Daha gösterişli davranışlarımdan birinin dırdır ettiğini biliyorum. Ben birinci sınıf bir dırdırım — sadece çocuklarıma sorun. Matkabı biliyorsun. Bugün odanızı temizlemeye ne dersiniz? Otuz dakika sonra, çocuk hala video oyununun önündeyken, bugün o odaya gidecek misin? Belki iki saat sonra, birkaç desibel daha yüksek sesle, Peki ya bu ODA? Sonra, son bir hayal kırıklığı olarak, tembel a * # ‘dan kurtulup battaniye gibi boş boş odanızı temizleyeceksiniz !!!! Hiç oraya gittin mi? Odayı temizlemek işe yaradı mı? Benim durumumda, genellikle olmadı.

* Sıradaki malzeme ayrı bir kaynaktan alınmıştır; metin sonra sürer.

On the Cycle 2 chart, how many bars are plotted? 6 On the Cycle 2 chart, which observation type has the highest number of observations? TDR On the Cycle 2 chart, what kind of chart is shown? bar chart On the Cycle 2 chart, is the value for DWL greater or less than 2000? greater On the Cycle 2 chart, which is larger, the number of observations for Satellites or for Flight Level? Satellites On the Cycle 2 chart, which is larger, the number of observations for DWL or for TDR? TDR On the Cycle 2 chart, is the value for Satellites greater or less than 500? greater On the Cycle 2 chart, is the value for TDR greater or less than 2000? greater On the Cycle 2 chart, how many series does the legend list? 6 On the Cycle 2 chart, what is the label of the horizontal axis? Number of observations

Bununla birlikte, bazı ebeveynler bana tekrar tekrar dırdır etmenin işe yaradığını söyledi, ancak sonraki sorumun genellikle farklı bir cevabı var — Ne pahasına? O odayı temizletmenin maliyeti neydi? Birincisi, kontrolü kaybetmenizin ve muhtemelen olmak istemediğiniz bir kişi olmanın bedeli vardı ve ikincisi, sizinle çocuğunuz arasındaki ilişkinin belirli bir bedeli vardı. Bunun gibi bir alışverişten sonra, ikinizin hayat veya hakkında konuşmak isteyebileceğiniz herhangi bir şey hakkında anlamlı bir tartışmaya hazır ve istekli olacağına inanıyor musunuz? Muhtemelen değil.

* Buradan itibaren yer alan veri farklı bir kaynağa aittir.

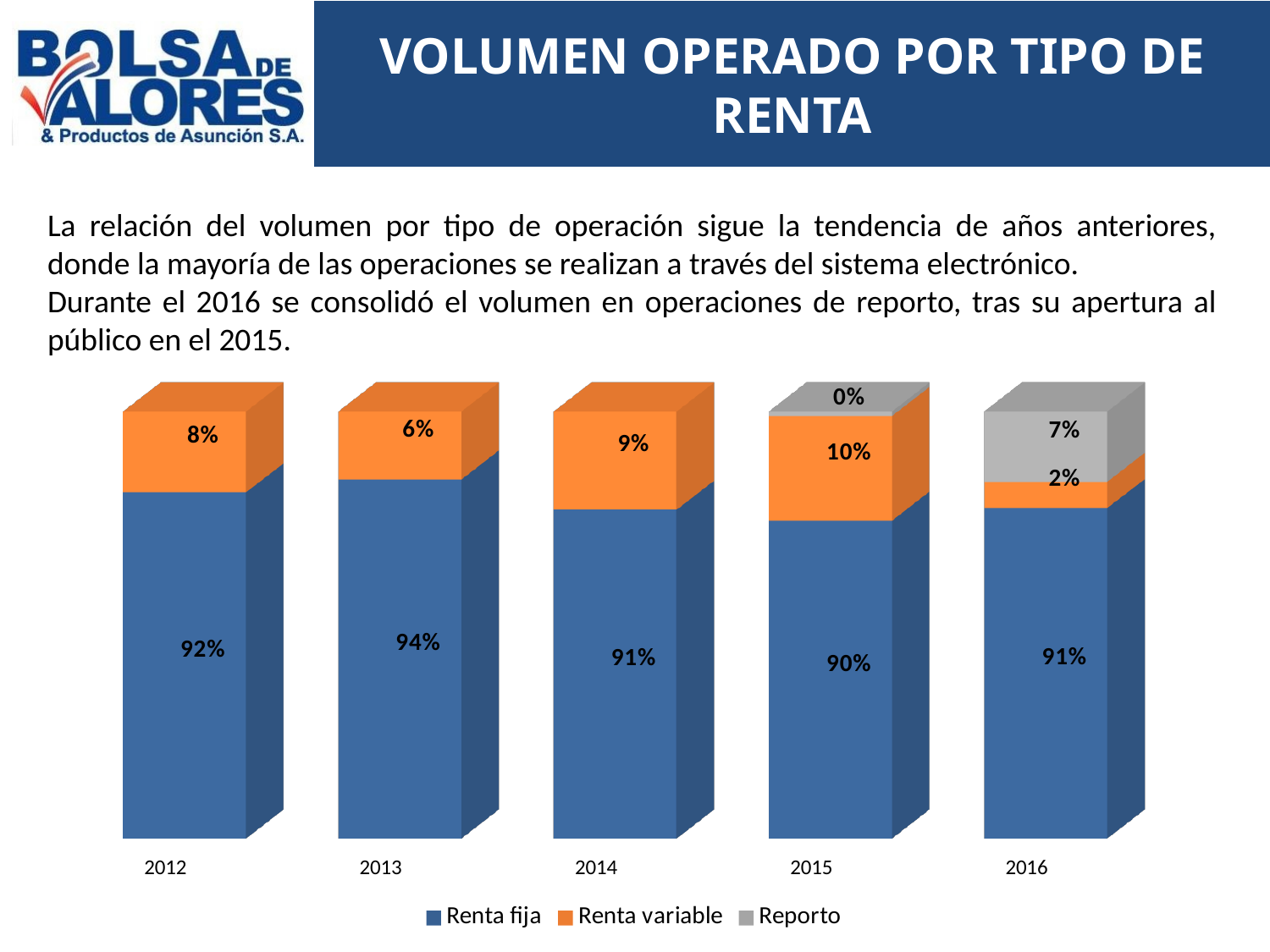
In which year is the Renta fija share highest? 2013 What is the value for Reporto in 2016? 7% What is the value for Renta variable in 2016? 2% What is the value for Renta fija in 2013? 94% How many years are shown on the x axis? 5 What is the value for Renta variable in 2015? 10% How many series does the legend list? 3 Which is larger, the Renta variable value in 2014 or in 2012? 2014 What is the difference between the Renta fija values for 2013 and 2015? 4% In which year is the Renta variable share lowest? 2016 Which series is shown in grey in the legend? Reporto What kind of chart is shown on the slide? Stacked bar chart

Söyleyeceğim şey, muhtemelen hayatınızın büyük çoğunluğuna inandığınız şeye aykırıdır ve bu, kendi mutluluğunuzdan yalnızca siz ve yalnızca siz sorumlusunuzdur. Birinin farklı bir şey yapmasını veya sizin mutlu olabilmeniz için belirli bir şeyin hayatınızda kendini göstermesini bekliyorsanız, o zaman içten dışa değil, dışarıdan içeriye hareket ediyorsunuz demektir.
Size şu anda yaptığınız şeyi durdurmanızı söylemek için burada değilim. Kocanız daha sevecen, çocuklarınız daha itaatkar, karınız daha destekleyici, patronunuz daha minnettar olduğunda veya eğitiminizi almak, kredi kartlarınızı ödemek, ilk evinizi satın almak gibi inançlarınızı sürdürmek istiyorsanız. . Mutlu olman için, devam et. Fakat içten dışa düşünme pratiği yapmak isteyenler için, başkalarına mutluluğumuzu veya diğer ruh hallerimizi veya duygularımızı kontrol etme gücü vermekten hoşlanmayız. Kendimizden sorumlu olduğumuzu ve başka hiç kimseden sorumlu olmadığımızı biliyoruz.
Size yardımcı olabileceğim şey, yapmak istediğiniz kişi olmayı, yaptığınız şeyi ve şeyler hakkında nasıl düşündüğünüzü değiştirerek hissetmek istediğiniz duyguları hissetmeyi öğrenmektir. Jimmy Dean’den size vermek istediğim bir alıntı var. Rüzgarın yönünü değiştiremezsiniz ama yelkenlerinizi ayarlayabilirsiniz. Bu, içten dışa doğru düşünmenin temsilcisidir. İnsanlar ve olaylar çevremizdeki gibi olacak. Diğer insanların davranışlarını ve hayatımızdaki kontrol edilemeyen olayları etkilemek için yapabileceğimiz çok az şey var ama bu şeyleri daha iyi yönetmek için her birimizin yapabileceği bir şey her zaman vardır.